Passage shown Start Marker

Also, can you tell what the test is trying to do? When I observed something similar, it wasn't (technically) a problem with mozmill (or jsbridge, etc), it was that the test was waiting to close a dialog window when another dialog window was on top, so it would just wait indefinitely.
Reporter | ||
Comment 20•14 years ago
|
||
Clint has the Win2k VM now. So you should be able to reproduce it too. If you don't have success I will try to get the dev version of Mozmill installed.
Assignee | ||
Updated•14 years ago
|
Assignee: nobody → jhammel
Reporter | ||
Comment 21•14 years ago
|
||
If you don't have the /z/ drive you have to do the following:
1. Clone http://hg.mozilla.org/qa/mozmill-automation/ to the /c/ drive
2. Goto /c/mozilla-build/ and open start-mozmill-testrun.bat
3. Replace the /z/data/scripts folder to the one from step 1
4. Run the test-run via the task scheduler at a given time not manually.
Assignee | ||
Comment 22•14 years ago
|
||
this now hangs on the windows 2k VM with the test_daily script. I'm not sure how reliable this hang point is....will investigate. Some facts:
* the browser is still responsive
* this is with whatever default mozmill the test_daily script invokes (1.4.1 series)
I would like to try to reproduce it "by hand" (that is, running `mozmill [options]`). If that works, it will much more precisely pinpoint the problem.
Then I would like to see if this occurs with mozauto master. Maybe the jsbridge timeout will fix this problem.
If that is the case, would it be okay to mark this bug as closed, possibly with 579791 as a dependency? If not, what is considered a good enough fix?
Reporter | ||
Comment 23•14 years ago
|
||
(In reply to comment #22)
> Then I would like to see if this occurs with mozauto master. Maybe the
> jsbridge timeout will fix this problem.
>
> If that is the case, would it be okay to mark this bug as closed, possibly with
> 579791 as a dependency? If not, what is considered a good enough fix?
It's good to hear that you are able to reproduce it. But the global timeout patch doesn't fix the problem, it hides it elegantly. We definitely have to find out what's causing this problem. I'm not really sure how much more information I can supply to help in here. The only thing is that you should save the state of the VM before testing it, so you can always go back and replay the same test. I hope it helps to find the underlying reason.
As said above, I wasn't able to find the reason with an official build of Mozmill. Eventually a dev build can help with some debug logging output.
Assignee | ||
Comment 24•14 years ago
|
||
(In reply to comment #23)
> (In reply to comment #22)
> > Then I would like to see if this occurs with mozauto master. Maybe the
> > jsbridge timeout will fix this problem.
> >
> > If that is the case, would it be okay to mark this bug as closed, possibly with
> > 579791 as a dependency? If not, what is considered a good enough fix?
>
> It's good to hear that you are able to reproduce it.
I didn't claim that much. I get to a point where it hangs. Whether it is the same hang as alluded to in this bug, I can't really know that, but can only assume that they are related/identical issues and go from there.
> But the global timeout
> patch doesn't fix the problem, it hides it elegantly. We definitely have to
> find out what's causing this problem.

Passage shown End Marker

Directions for this task
In the bug thread above, which Mozmill series does the test_daily script invoke by default?

Entries provided Start Marker

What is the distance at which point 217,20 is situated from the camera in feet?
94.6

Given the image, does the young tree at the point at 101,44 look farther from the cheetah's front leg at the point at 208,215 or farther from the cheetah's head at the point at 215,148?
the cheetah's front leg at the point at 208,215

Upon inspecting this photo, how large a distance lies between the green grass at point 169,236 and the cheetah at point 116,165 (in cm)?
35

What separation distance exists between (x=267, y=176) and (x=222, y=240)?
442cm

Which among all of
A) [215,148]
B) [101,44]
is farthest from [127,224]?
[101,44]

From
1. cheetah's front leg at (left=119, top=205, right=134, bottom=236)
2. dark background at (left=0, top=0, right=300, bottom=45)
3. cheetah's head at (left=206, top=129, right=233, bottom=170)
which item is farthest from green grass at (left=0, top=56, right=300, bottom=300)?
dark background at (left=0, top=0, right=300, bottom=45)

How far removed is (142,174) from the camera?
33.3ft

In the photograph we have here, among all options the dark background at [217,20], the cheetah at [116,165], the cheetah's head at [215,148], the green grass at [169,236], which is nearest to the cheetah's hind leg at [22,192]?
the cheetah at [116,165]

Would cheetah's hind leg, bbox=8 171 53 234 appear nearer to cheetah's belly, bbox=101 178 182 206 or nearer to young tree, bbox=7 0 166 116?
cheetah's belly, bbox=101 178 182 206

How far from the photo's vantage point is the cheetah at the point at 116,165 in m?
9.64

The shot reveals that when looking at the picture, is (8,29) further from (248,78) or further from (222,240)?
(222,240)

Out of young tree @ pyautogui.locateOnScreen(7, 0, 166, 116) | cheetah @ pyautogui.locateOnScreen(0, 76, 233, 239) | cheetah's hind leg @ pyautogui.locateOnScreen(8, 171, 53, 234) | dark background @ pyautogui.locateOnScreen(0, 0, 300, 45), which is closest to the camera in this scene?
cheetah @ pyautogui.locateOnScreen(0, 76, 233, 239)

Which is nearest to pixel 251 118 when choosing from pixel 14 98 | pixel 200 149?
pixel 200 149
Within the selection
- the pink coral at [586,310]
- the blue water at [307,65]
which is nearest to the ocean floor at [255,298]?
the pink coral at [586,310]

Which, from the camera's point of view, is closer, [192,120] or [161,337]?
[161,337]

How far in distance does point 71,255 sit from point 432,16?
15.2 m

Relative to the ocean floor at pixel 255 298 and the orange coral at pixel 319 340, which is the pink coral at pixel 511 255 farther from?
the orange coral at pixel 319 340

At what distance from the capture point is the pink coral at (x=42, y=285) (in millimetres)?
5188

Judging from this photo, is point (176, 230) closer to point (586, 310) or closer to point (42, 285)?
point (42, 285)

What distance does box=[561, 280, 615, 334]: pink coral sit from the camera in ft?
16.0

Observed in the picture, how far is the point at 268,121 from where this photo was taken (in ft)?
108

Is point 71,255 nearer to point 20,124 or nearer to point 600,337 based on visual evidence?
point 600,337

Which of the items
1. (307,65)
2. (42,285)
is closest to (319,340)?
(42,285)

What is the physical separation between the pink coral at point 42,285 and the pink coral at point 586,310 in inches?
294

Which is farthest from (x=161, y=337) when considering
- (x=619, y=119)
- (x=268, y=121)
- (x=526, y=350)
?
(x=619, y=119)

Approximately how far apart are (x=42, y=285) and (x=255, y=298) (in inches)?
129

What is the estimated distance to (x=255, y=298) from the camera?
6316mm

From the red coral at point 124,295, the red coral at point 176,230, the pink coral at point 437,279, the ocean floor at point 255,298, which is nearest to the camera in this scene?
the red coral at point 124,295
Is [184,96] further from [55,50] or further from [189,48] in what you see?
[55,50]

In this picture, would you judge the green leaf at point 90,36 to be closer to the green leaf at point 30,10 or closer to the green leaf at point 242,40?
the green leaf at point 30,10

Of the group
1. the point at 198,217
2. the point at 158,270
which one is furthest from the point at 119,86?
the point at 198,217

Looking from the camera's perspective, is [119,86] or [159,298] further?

Entries provided End Marker

Answer section
The 1.4.1 series.